Jon Newton, a TechNewsWorld columnist, founded and runs p2pnet.net, a daily peer-to-peer and digital media news site focused on issues surrounding file-sharing, the entertainment industry and distributed computing. p2pnet is based in Canada where sharing music online is legal.


1 Comment

  • First of all, you do not need imovie to strip the DRM off any itunes music store song you purchased – all you have to do is burn it to a CD and then if you decide to bring it back into the ipod, you have 6 formats to choose from (3 loss-less). This process should take you about 5 minutes and with the price of blank CD-R’s (at least in the US without the opppressive tax in some countries), it’s practiaclly free and you have a hard backup – it that really so bad?
    SAme with loading EVERY REal song you have and any tracks you buy at any legal worldwide music service. If they sell you the right (not always the case), burn it to a CD and re-rip into the ipod – how locked is that? It’s locked only in the sense if you’re too lazy to unlock it …
    Or if you disagree with any form of legal downloading, just buy the damn CD and you circumvent all of that so called ‘locked’ – basically Apple has given you an EXTRA choice in bringing in music. If convenience is your over-riding factor, then the itunes music store is for you – is it perfect – no but what is perfect for EVERYBODY in the world. If one of the record labels made ALL digital music free tomorrow – someone would bitch it’s not in OGG format.

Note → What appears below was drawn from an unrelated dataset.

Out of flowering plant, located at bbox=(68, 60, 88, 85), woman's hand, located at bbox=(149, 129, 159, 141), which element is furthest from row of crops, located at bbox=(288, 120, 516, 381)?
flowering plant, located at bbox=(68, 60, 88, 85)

    You keep thinking the itunes music store and Apple AAC M4P is your ONLY choice – it’s not!!!!!!!!!
    You have literally dozens of choices – hell, you can use itunes the software with 800,000 previews, not own an ipod or even a Mac for FREE – what else do you want?
    You are limited by your own imagination or your own need to complain about a minor aspect of the situation – as for REal, here’s a company that has built a living on lcking away content – and providing a unlock on someone’s else car – WTF?
    How about a converter for REal/RAM/RM files to Mp3 to M4p? Where are you on that issue?
    You are thinking ANALOG – we live in a DIGITAL world – you must think THROUGH the situation as opposed to just reacting to your first "out-dated" mode of thinking.